This discussion ties mostly into the last book, though I should note her first experience with Mistle is somewhat believable given her state at the time, the scene with Hotspurn less so, and the scenes with the Elven High King downright reprehensible (though oddly her scene with Eredin is perfectly fine, excellent even). Essentially she's stuck in the second Elf World and her only described way out by Avallac'h of Witcher 3 fame is to get pregnant and have a kid, conveniently time is warped so she could still make it back. After about two words of protest she's down for it and has sex with the Elf King three times, he eventually commits suicide due to his inability to inseminate her; what a tragedy (Eredin's involvement is ambiguous in the books, only intentional murder in the games).

If you've only played the games you may wonder why this isn't discussed at all, not even a little bit. That's because it's terrible on so many levels and utterly preposterous for a character that is effectively the ultimate badass and also a God of Space and Time. But because she's a woman she must willingly submit or something, Ciri is not Aloy levels of intelligent but she's smart enough to realize she can obliterate anyone whenever she feels like it aside from Bonhart, a male writer should theoretically understand the character he fucking invented and not subject her to such primitive chauvinism.

The other main element the narrative books bring is the gradual assembly of a Dirty Dozen type group for Geralt to hang out with, including Dandelion, Zoltan, and Regis from the games and Cahir (fantastic character), Milva, and Angouleme; they're all great and all reminiscent of any number of scenes from the games when those characters are around. The Dwarves in the books are interchangeably the same character just with 7 different names so I suppose it's simpler to just think of all of them as Zoltan, but Zoltan is also the brief participant in the Dirty Dozening.

Here we get to the more typically controversial part of the books, the latter half of Lady of the Lake; all the characters show up to save Ciri (who once again through asinine total submission is in peril) from the comically Arch Arch-Villain Vilgefortz and his henchman the fantastic Bonhart and the inept proponent of democracy Steffan Skellen (who gave Ciri her scar with a Shuriken or a Shuriken flail; doesn't really make any physical sense if you think about how he hits her with it and the shape of the scar). And then everyone died; the end. That's it.

I suppose it should go without saying that it is lazy writing to just kill off one major character and then kill off the next one two sentences later, the next a page after that, and so on and so forth; resolving all of your loose ends and confidently saying "I'm tired of writing these books assholes!" Kills the dramatic tension, generally an unsatisfying conclusion to a ~1200 page/3 book build-up. There's nothing wrong with characters dying, hell even all the characters dying (though the killer would have to be Eredin and the Wild Hunt for it to work); but the way its done sort of robs you of any sentimentality by the end; aside from the excellent scenes with Tywin Lannister, err; I meant Charles Dance, no wait Emhyr var Emreis. 
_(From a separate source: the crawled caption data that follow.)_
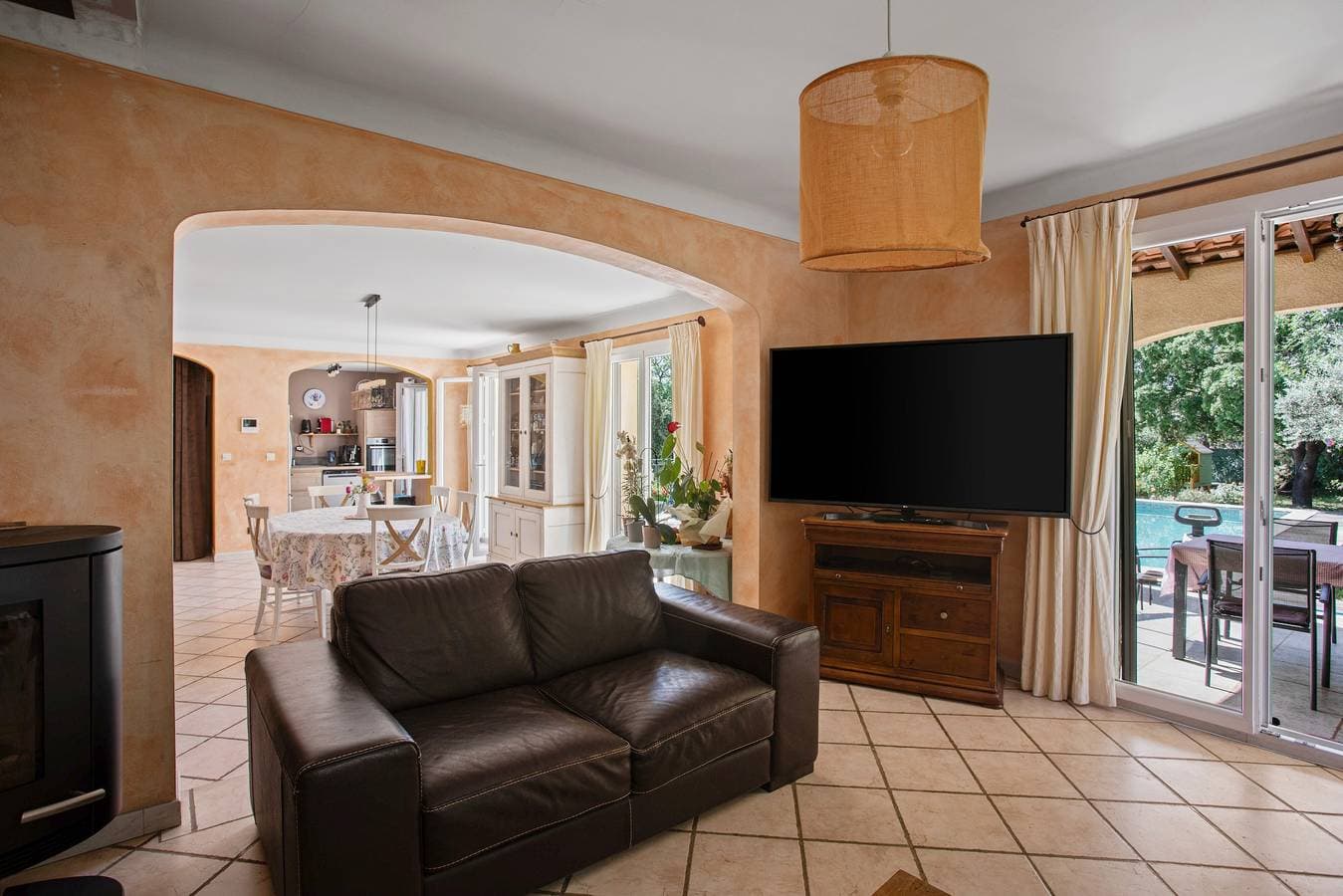 Foto 4 von 21: Gästezimmer „Villa Same“ mit privatem Pool, WLAN und Klimaanlage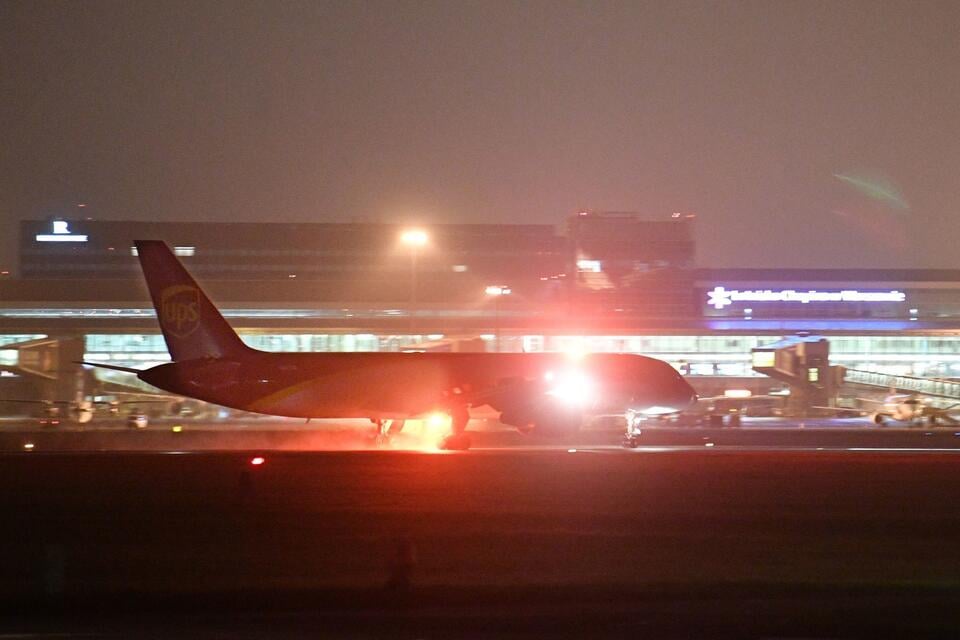 The plane with the next delivery of Covid-19 vaccines is landing at the Chopin airport in Warsaw / autor: PAP/Radek Pietruszka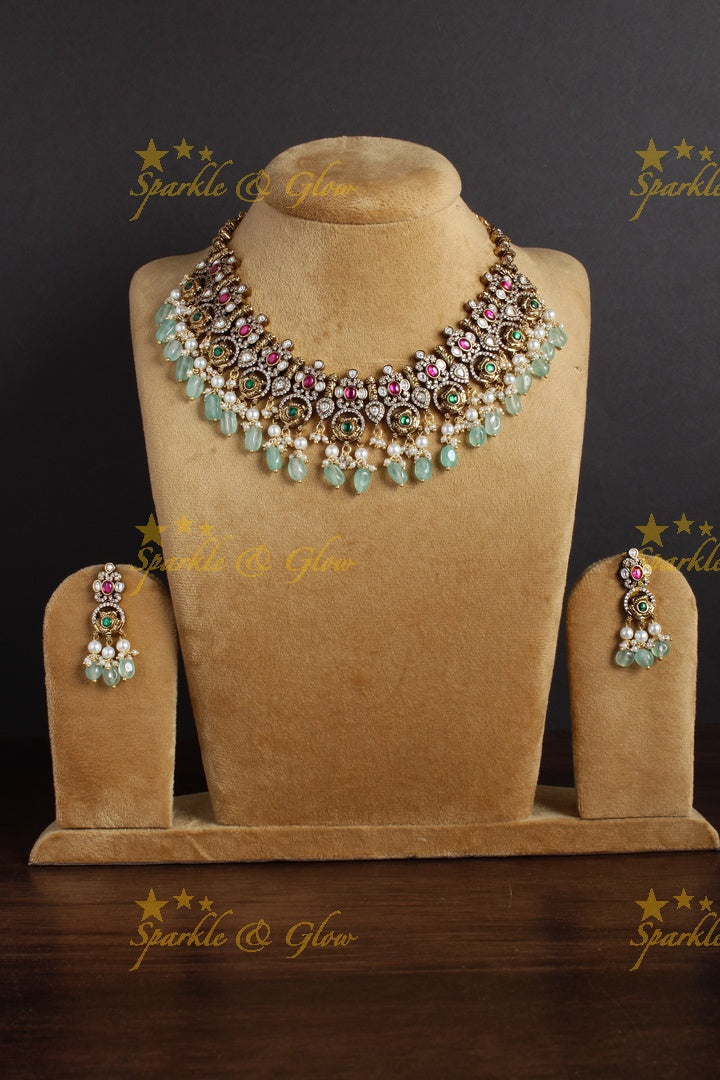 Antique short victorian floral bead necklace - Multi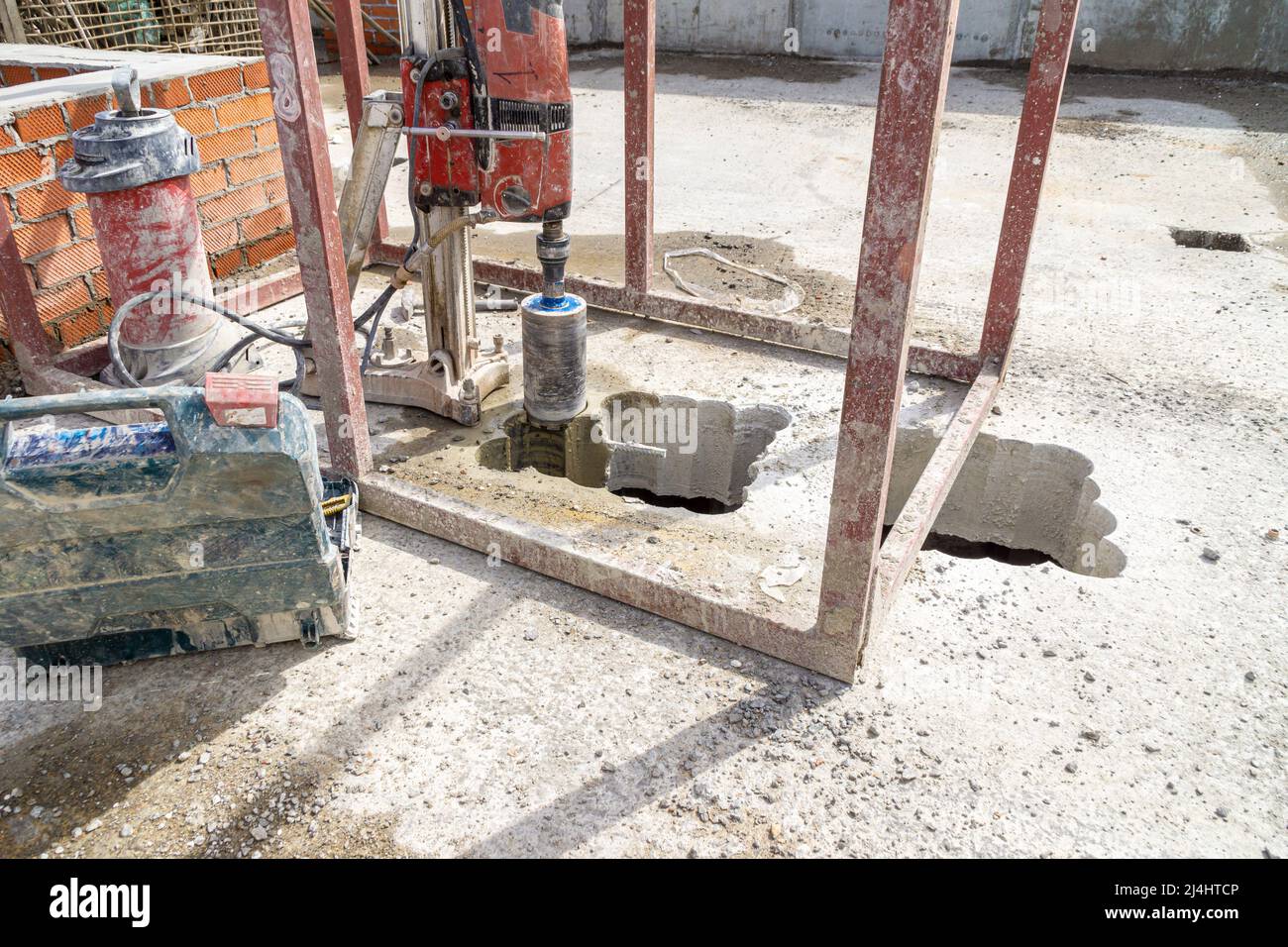 installation for drilling large holes in concrete structures, part of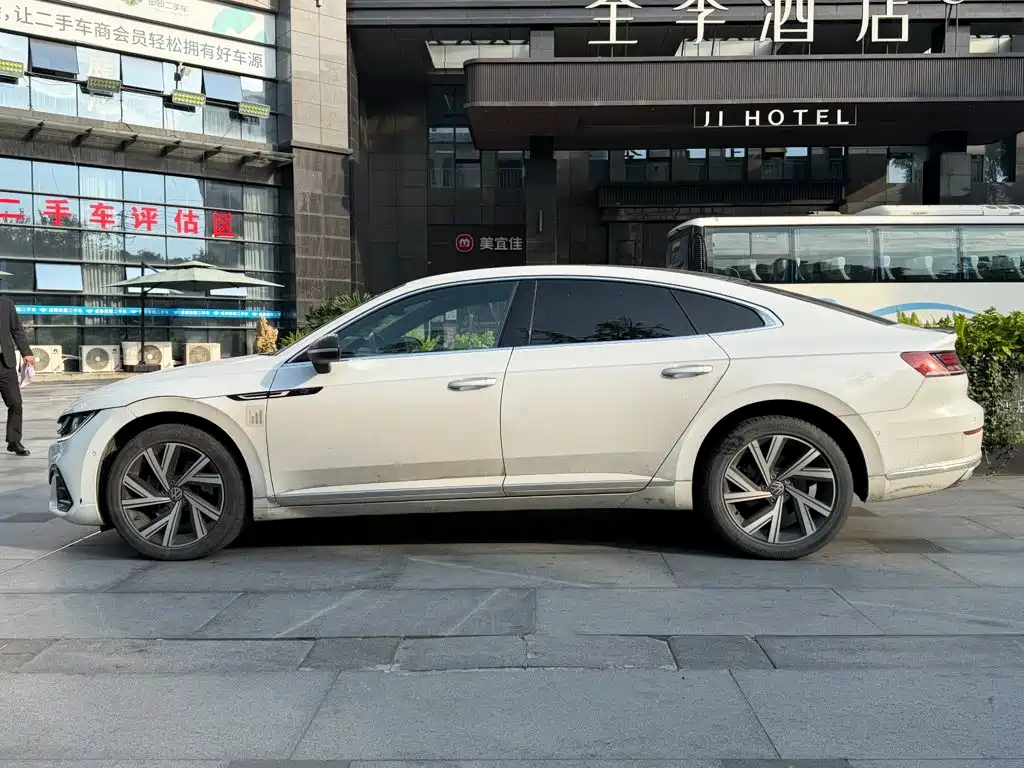 Volkswagen CC — фото 3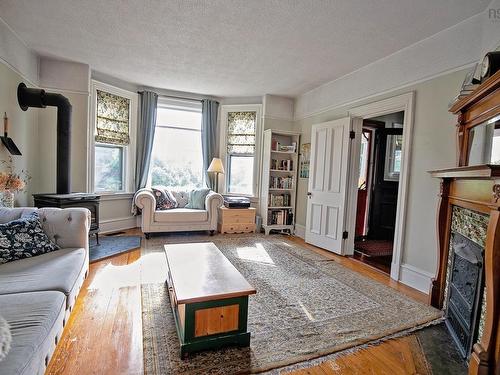 61 Victoria Street W, Amherst, NS 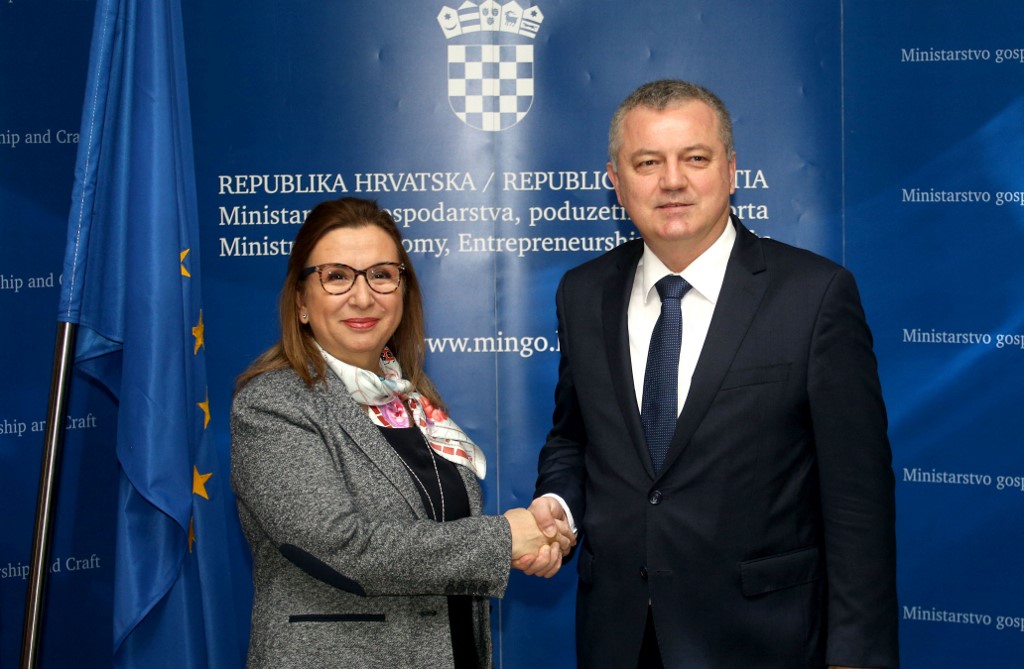 Korrupció miatt őrizetbe vettek egy minisztert 
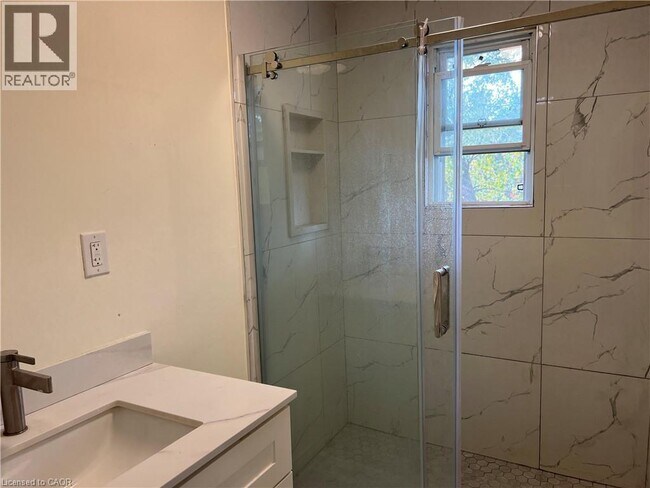 Photo du bâtiment - 1032 Mud St E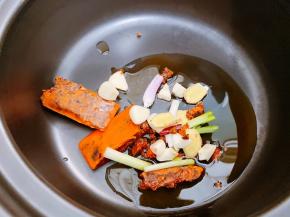 砂锅里加入少许植物油，油热后加入葱姜蒜和火锅底料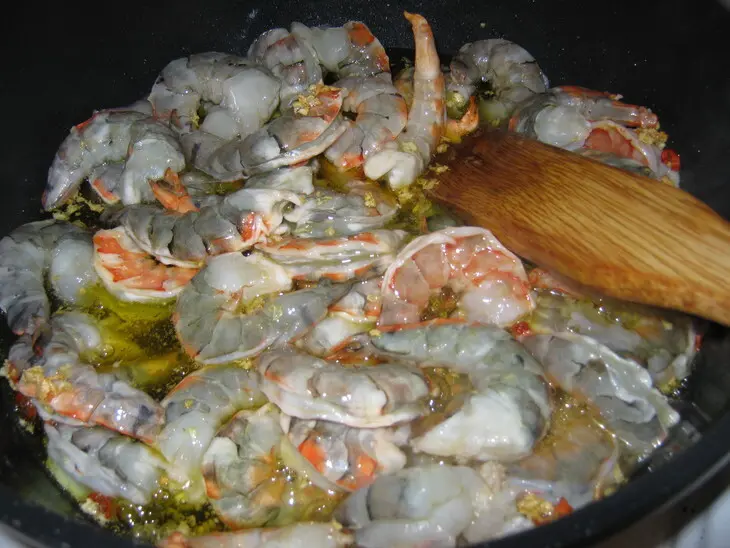 Креветки в чесночном соусе(gambas al pil-pil): шаг 5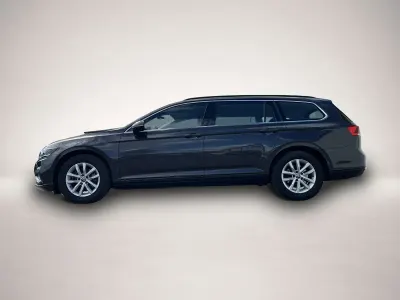 Gebraucht VW Passat Business 150 PS (110 kW) 2022 Grau Kombi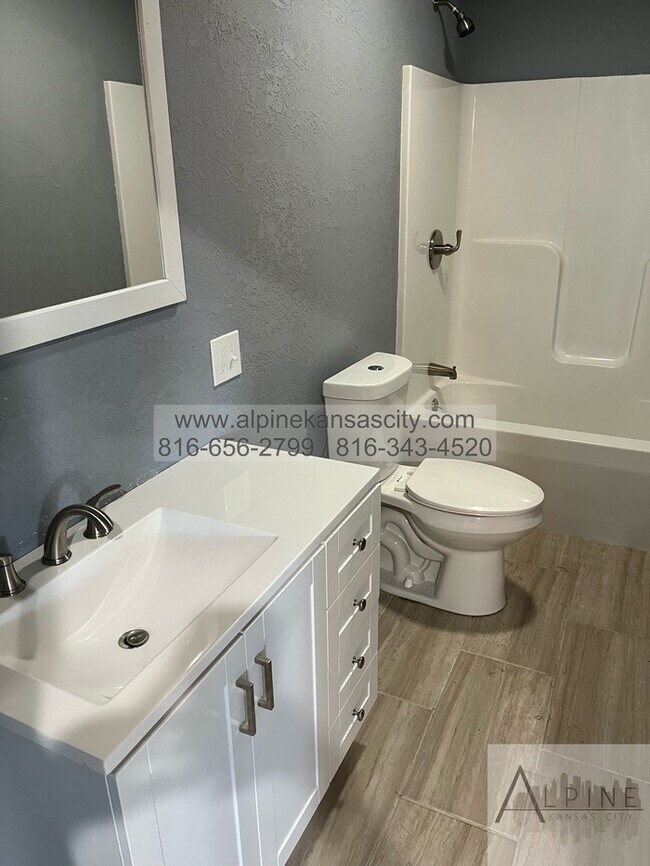 Building Photo - Fresh & Updated, Vouchers OK!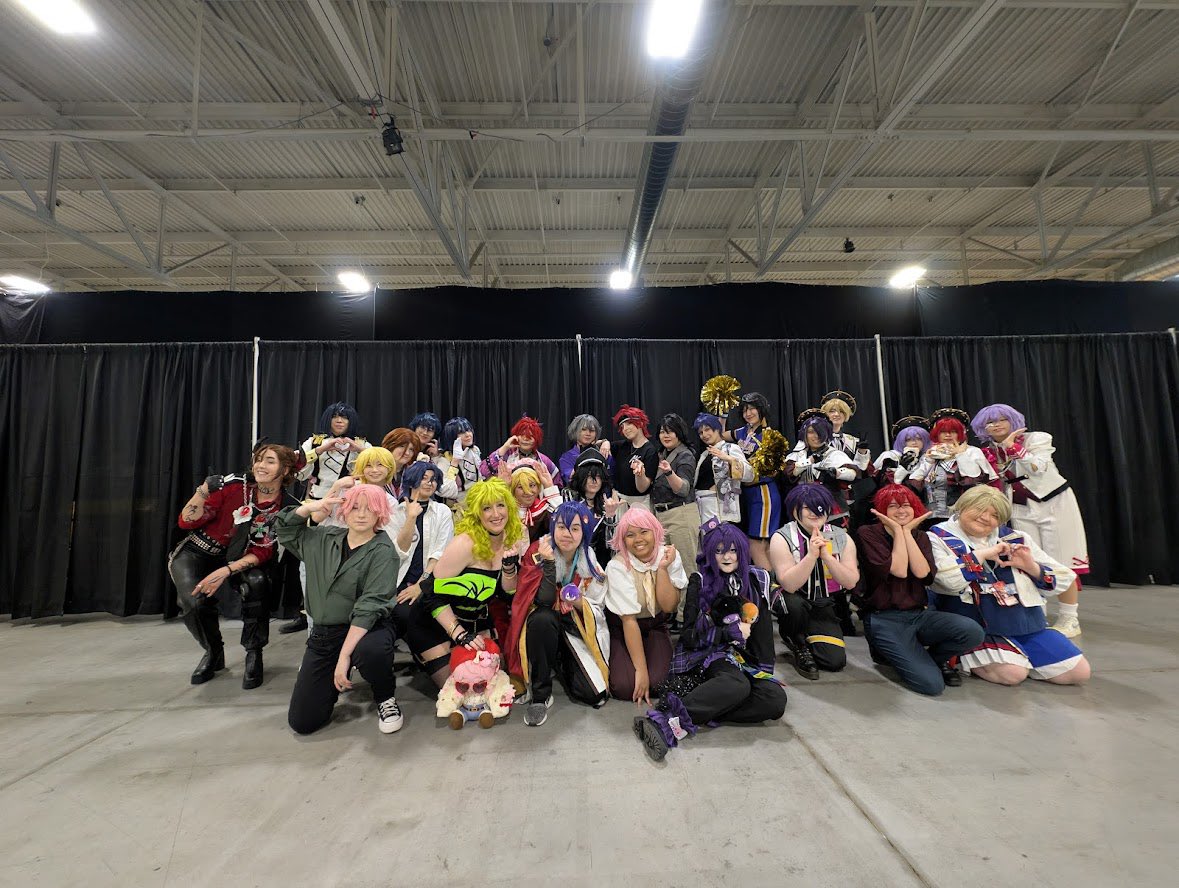 GTAENSTARS's tweet photo. our anime north ensemble stars meet was a success!! ‼️❤️ https://t.co/hqyNH7ztrA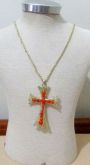 Crucifixo dourado com pedras laranja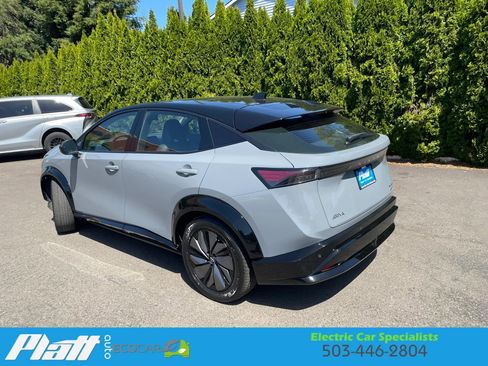 Used 2023 Nissan Ariya AWD image 7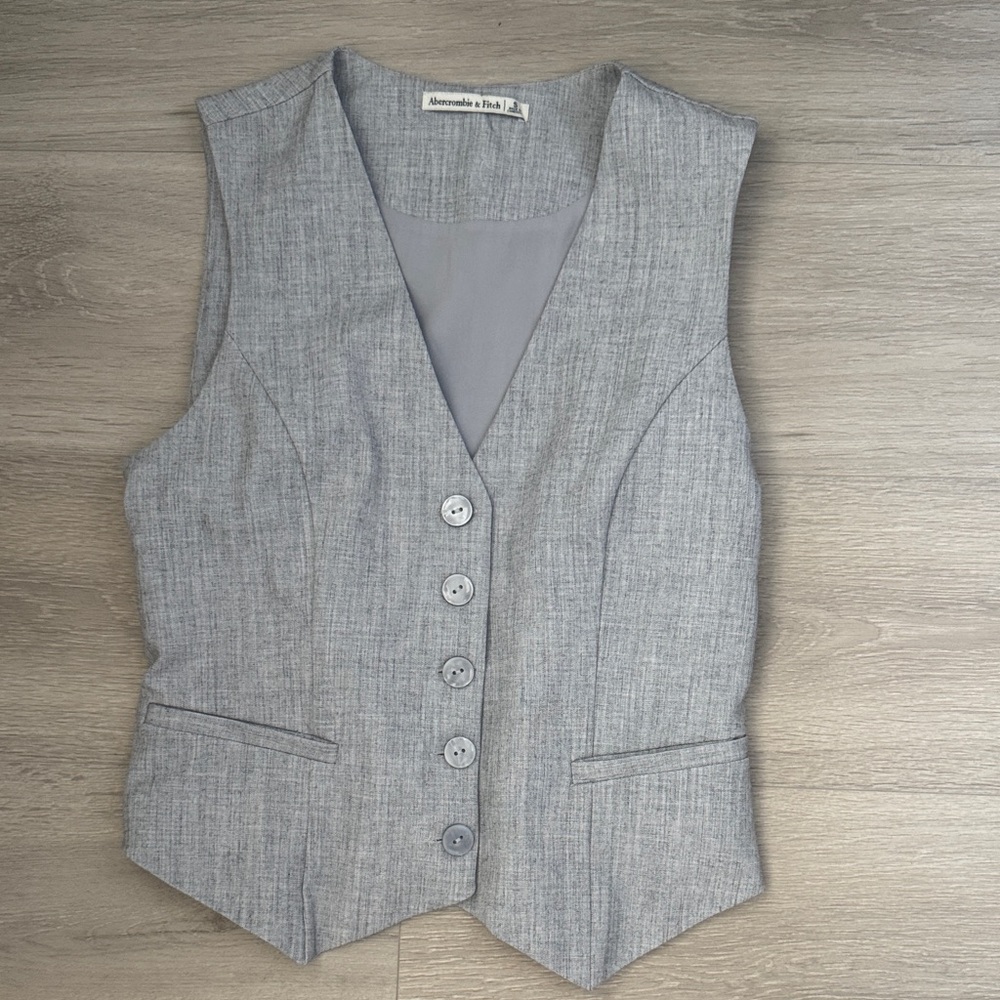 Abercrombie & Fitch Light Gray Buttoned Tailored Vest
Yennefer, Ciri, and Geralt emerge from the ruins of the anti-climactic climax and as is discussed in the Witcher 2 Yen and Geralt are killed in a nonhuman pogrom/riot in Rivia (where I'm fairly certain it did not actually all begin despite what the book says). The pogrom is better than the castle sequence and maybe could've worked, but we're in this universe where Yen and Geralt survive and the games happened. The games are better than the books overall (Last Wish notwithstanding) so I feel Game Canon is superior to Book Canon, debatable though I suppose. I'd be interested to hear the thoughts of early Polish readers since they are by and large the only people who read the books prior to the games existing, but I suspect most native English speakers probably feel about the same as me.

Geralt, Yennefer, and Dandelion are all brilliant characters, the Witcher's universe is fantastic and without the books the games would not exist; thus a top 5 game and a top 20 game all time would not exist and a top 2 character in Gaunter O'Dim would not either. So we are indebted to Mr. Sapkowski, no matter how unsatisfying the book conclusion is.

Extended Aside: The next Witcher game (which will sell 10 million copies and is therefore going to happen no matter what) is almost certainly Ciri as Witcher-girl (a frequent enough occurence in the books but only broached right at the end of Witcher 3; Bonhart's Cat medallion notwithstanding), with occasional guest appearances by all your favorite and not dead characters from the previous games. The best way to do this is make like 5-10 individual areas a la the Witcher 2; probably 2 of those being fanciful teleported worlds and the rest being in Temeria/Redania/Aedirn/Kaedwen/Nilfgaard (probably more Nilfgaard this time); somehow finding a way to justify bringing Cahir back to life would work quite well as a conclusive element. Game Ciri is fairly underdeveloped, similar to book Ciri except no catastrophic flaws to this point; but she will probably just wind up being an Androgynous Geralt and semi-indistinguishable from him in the long run.